The Indians & Sox both regularly lead the league in doubles when Tris was with them. Fenway & League Park had huge centerfields (though I don't know how huge relative to other parks). This was 20-25 years before the funny ground rule that helped Earl Webb get 67 doubles in Fenway, no?

Plus, I haven't been a big fan of looking at home/road splits outside of the PF. Maybe Speaker didn't like to travel. I'm going to side with Tris on this one. There, I feel less curmudgeonly now. :-)

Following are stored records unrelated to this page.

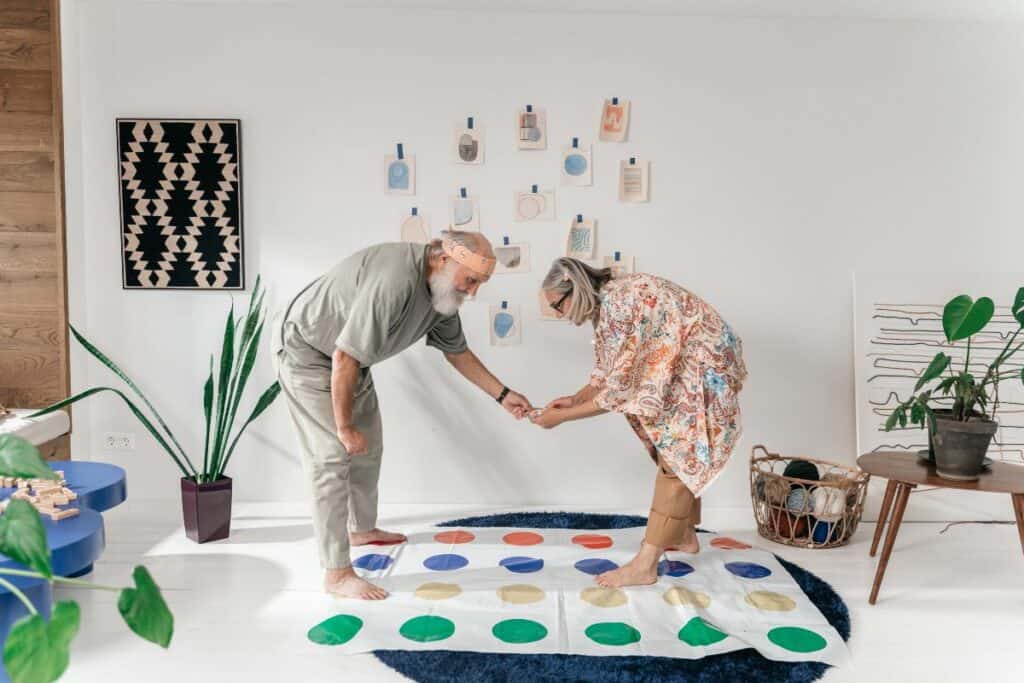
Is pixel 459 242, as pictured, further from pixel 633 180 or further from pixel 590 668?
pixel 590 668

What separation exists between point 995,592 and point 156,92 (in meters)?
3.98

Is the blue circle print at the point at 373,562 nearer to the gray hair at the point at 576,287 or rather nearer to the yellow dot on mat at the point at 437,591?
the yellow dot on mat at the point at 437,591

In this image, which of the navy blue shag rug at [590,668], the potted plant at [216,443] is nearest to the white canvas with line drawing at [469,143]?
the potted plant at [216,443]

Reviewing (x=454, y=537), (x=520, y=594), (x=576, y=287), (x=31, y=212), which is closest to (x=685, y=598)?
(x=520, y=594)

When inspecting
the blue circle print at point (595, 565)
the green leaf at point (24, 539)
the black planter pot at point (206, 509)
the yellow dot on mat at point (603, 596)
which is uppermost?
the green leaf at point (24, 539)

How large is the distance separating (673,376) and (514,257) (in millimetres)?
1180

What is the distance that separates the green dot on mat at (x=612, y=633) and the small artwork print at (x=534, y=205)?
1853 mm

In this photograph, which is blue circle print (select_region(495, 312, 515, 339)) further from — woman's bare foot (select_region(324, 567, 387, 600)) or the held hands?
woman's bare foot (select_region(324, 567, 387, 600))

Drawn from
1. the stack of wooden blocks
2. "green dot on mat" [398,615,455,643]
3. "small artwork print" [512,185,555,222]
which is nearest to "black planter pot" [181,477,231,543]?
the stack of wooden blocks

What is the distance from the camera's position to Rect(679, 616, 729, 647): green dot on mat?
236cm

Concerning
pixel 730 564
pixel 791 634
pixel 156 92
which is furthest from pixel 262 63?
pixel 791 634

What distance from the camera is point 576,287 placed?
2.73m

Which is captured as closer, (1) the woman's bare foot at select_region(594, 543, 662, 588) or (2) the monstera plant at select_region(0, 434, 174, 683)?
(2) the monstera plant at select_region(0, 434, 174, 683)

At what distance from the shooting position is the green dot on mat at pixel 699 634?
7.73ft
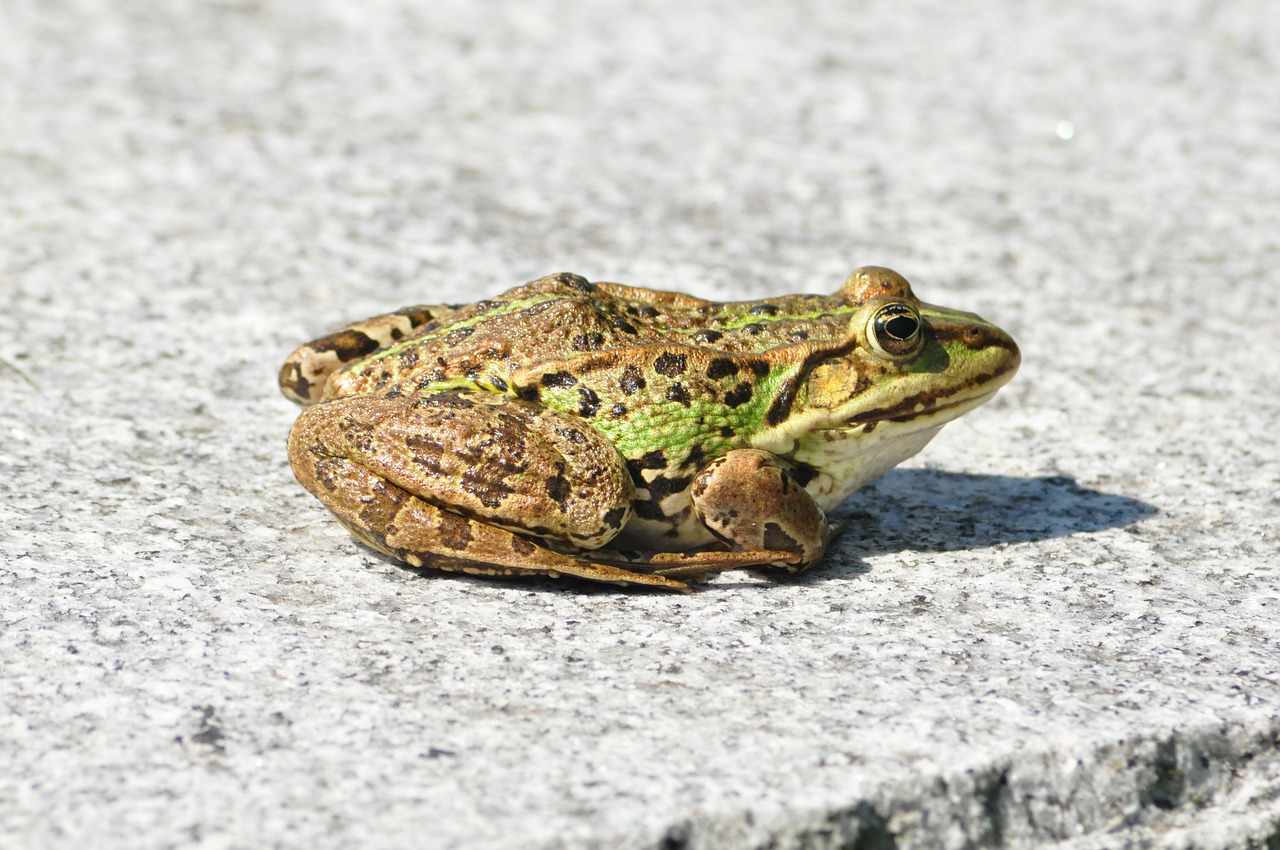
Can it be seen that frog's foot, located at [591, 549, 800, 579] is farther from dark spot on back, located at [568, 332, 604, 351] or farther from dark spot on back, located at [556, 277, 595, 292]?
dark spot on back, located at [556, 277, 595, 292]

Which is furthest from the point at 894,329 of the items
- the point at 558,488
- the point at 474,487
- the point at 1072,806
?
the point at 1072,806

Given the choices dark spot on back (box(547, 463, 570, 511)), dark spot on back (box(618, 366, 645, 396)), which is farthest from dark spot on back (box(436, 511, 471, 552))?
dark spot on back (box(618, 366, 645, 396))

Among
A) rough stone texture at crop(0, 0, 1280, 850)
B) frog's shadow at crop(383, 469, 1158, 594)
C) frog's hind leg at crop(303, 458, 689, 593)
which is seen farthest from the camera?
frog's shadow at crop(383, 469, 1158, 594)

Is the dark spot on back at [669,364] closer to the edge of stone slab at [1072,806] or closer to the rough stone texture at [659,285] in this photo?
the rough stone texture at [659,285]

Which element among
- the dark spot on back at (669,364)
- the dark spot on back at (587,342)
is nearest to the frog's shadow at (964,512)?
the dark spot on back at (669,364)

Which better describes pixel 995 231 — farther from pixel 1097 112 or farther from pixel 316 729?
pixel 316 729

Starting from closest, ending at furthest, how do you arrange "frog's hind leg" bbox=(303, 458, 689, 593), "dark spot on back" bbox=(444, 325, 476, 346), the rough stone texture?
the rough stone texture
"frog's hind leg" bbox=(303, 458, 689, 593)
"dark spot on back" bbox=(444, 325, 476, 346)

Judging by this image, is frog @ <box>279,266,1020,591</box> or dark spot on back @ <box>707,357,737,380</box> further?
dark spot on back @ <box>707,357,737,380</box>
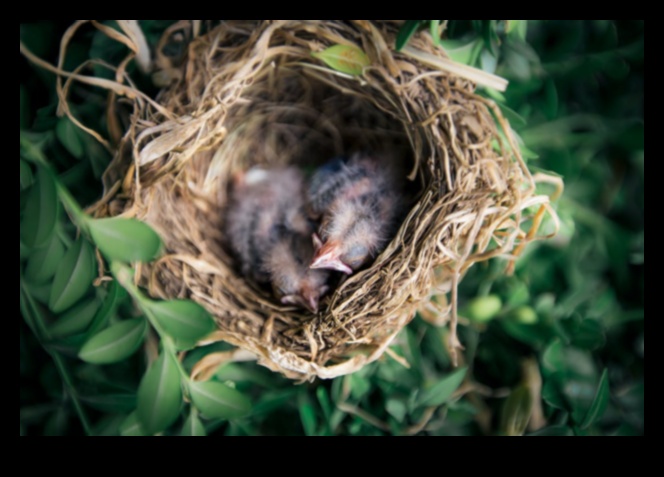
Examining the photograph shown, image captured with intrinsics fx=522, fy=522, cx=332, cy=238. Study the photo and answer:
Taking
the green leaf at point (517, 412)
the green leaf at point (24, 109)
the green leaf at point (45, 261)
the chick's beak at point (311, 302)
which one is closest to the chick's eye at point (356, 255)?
the chick's beak at point (311, 302)

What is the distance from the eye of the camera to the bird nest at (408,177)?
92 centimetres

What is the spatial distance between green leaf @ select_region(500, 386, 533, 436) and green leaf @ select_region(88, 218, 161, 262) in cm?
81

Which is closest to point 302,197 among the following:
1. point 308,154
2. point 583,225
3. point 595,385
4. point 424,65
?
point 308,154

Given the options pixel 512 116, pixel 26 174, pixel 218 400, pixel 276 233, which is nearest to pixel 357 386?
pixel 218 400

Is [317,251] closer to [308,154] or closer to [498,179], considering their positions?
[308,154]

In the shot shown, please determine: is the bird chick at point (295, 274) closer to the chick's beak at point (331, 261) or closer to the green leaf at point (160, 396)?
the chick's beak at point (331, 261)

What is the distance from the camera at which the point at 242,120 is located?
3.88 feet

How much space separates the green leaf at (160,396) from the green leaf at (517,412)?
27.1 inches

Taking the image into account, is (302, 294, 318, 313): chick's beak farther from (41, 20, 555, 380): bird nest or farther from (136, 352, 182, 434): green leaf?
(136, 352, 182, 434): green leaf

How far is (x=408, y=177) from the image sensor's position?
3.69ft

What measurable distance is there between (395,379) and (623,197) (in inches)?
24.8

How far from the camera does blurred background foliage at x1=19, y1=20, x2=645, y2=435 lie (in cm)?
98

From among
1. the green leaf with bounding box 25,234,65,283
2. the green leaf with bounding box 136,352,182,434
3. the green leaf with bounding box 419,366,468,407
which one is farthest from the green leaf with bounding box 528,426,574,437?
the green leaf with bounding box 25,234,65,283

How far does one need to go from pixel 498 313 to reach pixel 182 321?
2.11 ft
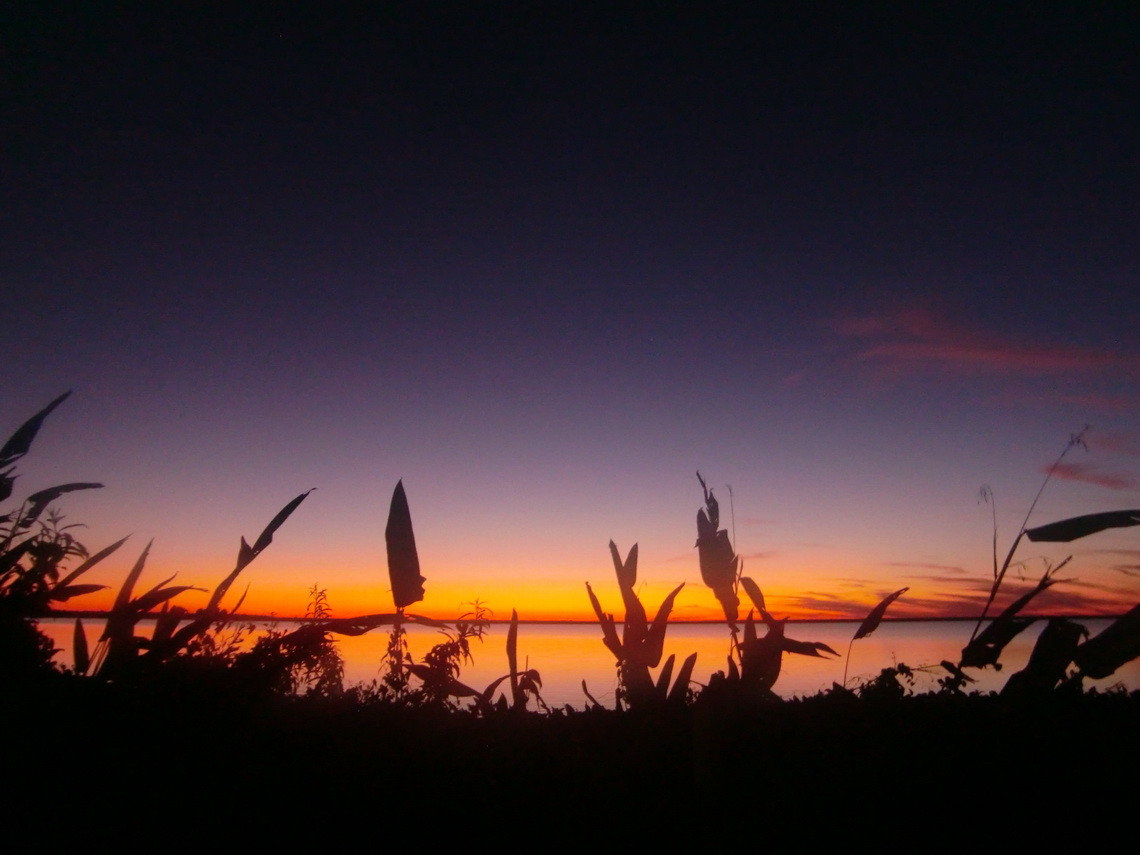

   15. Devin has a deep burning passion for fuzzy socks Posted: March 22, 2007 at 02:41 PM (#2315817)
Hmm, just went back to look at my 1934 Ballot - I had Cobb 1st, Speaker 4th, although I noted I might take him on my team first, as people were saying then. Other things I noticed were that I'm still using a couple of the same descriptive lines on my ballot (for Monroe and Leach, although I've added stuff), and I've PHoMed players 1-9, 11-15, 23, 28 and 33. (Jimmy Ryan's the poor bastard left behind at #10.)
   16. jingoist Posted: March 22, 2007 at 09:02 PM (#2316181)
Jimmy Ryan's the poor bastard left at some reasonably high numer of a lot of lon-time voters ballots.
Duffy, GVH and Ryan seemingly are doomed to be relegated to the HoVG.
Tris would be either #3 or #4 on my all-time CF team behind Mays, Cobb and tied/ahead of Mickey.